When Kaepernick puts the ball in the air, it is most likely going to either Michael Crabtree, who caught nine passes (on 11 targets) for 119 yards and a pair of touchdowns last week and has (finally) emerged as the No. 1 receiver many thought he'd be when the 49ers selected him with the tenth overall pick in the 2009 NFL Draft. With Asante Samuel and Dunta Robinson in the secondary, Football Outsiders' opponent-adjusted metrics had the Falcons ranked in the Top 10 against their opponents' top two receivers in the regular season, but were weakest (21st) against their opponents' tight ends. That could result in the 49ers involving Vernon Davis more in the passing game. Ever since catching six passes for 83 yards and a touchdown in Kaepernick's first NFL start on Nov. 19, Davis has just seven receptions (on 17 targets) for 105 yards in seven regular and postseason games.

When the Falcons have the ball: With Pro Bowl quarterback Matt Ryan, Pro Bowl (or Pro Bowl-caliber) wide receivers Julio Jones and Roddy White and future Hall of Fame tight end Tony Gonzalez, the Falcons' strength on offense is the passing game. Ryan completed 24-of-35 attempts for 250 yards and three touchdowns last week, with Jones, White and Gonzalez combining for 17 receptions, 186 yards and two touchdowns. According to Football Outsiders' opponent-adjusted metrics, the 49ers defense ranked in the Top 10 when defending opponents' No. 1 and No. 2 wide receivers and their opponents' tight ends. Where the 49ers' pass defense struggled was against "other wide receivers", ranking 21st. That could lead to a larger-than-expected role for Falcons slot receiver Harry Douglas, who caught two passes for 29 yards in last Sunday's win over the Seahawks, including a critical 22-yard pass in the final 30 seconds that helped set-up the game-winning field goal.

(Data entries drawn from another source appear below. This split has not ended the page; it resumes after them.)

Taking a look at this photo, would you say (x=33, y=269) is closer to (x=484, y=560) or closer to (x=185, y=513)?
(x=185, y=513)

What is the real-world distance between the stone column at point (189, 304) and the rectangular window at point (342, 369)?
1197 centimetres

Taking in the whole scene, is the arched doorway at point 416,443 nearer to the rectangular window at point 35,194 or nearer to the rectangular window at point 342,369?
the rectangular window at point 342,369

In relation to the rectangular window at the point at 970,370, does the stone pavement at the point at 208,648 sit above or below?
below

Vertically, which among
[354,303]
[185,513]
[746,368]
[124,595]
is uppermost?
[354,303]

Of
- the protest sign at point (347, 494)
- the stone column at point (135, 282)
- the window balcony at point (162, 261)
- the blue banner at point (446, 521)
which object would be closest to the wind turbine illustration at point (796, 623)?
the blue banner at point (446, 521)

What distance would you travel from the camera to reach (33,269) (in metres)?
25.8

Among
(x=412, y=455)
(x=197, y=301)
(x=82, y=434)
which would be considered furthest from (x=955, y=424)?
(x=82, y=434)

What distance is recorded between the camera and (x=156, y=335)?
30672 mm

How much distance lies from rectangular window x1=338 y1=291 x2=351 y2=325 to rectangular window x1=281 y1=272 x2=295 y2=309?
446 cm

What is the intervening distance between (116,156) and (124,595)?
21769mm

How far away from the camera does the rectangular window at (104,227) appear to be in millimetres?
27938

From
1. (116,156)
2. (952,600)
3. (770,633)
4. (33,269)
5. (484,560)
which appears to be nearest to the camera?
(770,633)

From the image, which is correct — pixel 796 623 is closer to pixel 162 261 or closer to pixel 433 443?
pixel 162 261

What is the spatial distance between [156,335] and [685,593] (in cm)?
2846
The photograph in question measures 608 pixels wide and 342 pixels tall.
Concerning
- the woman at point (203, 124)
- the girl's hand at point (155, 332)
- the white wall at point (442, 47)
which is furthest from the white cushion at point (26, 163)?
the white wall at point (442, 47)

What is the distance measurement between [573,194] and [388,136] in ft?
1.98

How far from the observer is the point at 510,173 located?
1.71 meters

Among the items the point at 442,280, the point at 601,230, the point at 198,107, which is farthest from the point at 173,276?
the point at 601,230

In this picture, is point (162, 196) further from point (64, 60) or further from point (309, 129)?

One issue the Falcons may have if they attempt to attack through the air is the 49ers' pass rush, which cooled considerably at the end of the season - 10 sacks in last five regular season games, one sack last week - but has the potential to be disruptive with Aldon Smith (19.5 sacks) and Ahmad Brooks (6.5) coming off the edge. Atlanta dodged a bullet last week as the Seahawks lost defensive end Chris Clemons, their top pass rusher, to a torn ACL the previous week and had Patrick Chukwurah, who hadn't played in the NFL since 2007, going after Ryan on the Falcons' final drive.

The 49ers defense will also have a "still less than 100 percent, but more comfortable" version of Justin Smith, a Pro Bowl defensive tackle who is playing through a torn triceps tendon and could give Falcons left tackle Sam Baker and left guard Justin Blalock a difficult time, particularly against the run. Atlanta was able to gash the Seahawks for 167 yards on the ground, thanks largely to big gains from Jacquizz Rodgers (45 yards on one run) and Michael Turner (33 yards on one run). The 49ers finished the regular season ranked fourth against the run and were second in Football Outsiders run defense DVOA (Defense-adjusted Value Over Average) metric, so the yards might be more difficult to come by this week.

How it could go: Falcons head coach Mike Smith, along with Ryan and Gonzalez, got the playoff gorilla off their backs with last week's win. There is also little doubt that the Georgia Dome will be a very loud and unfriendly place for Kaepernick and the 49ers. However, the 49ers are bringing a dominant defense capable of shutting down the Falcons offense and the 6-foot-5, 233-pound Kaepernick is capable of making the sort of jaw-dropping plays that can suck the air out of opposing stadiums and break the will of opposing defenses. In what should be a close, physical game, we expect to see the 49ers and a lot of "Kaepernicking" in New Orleans.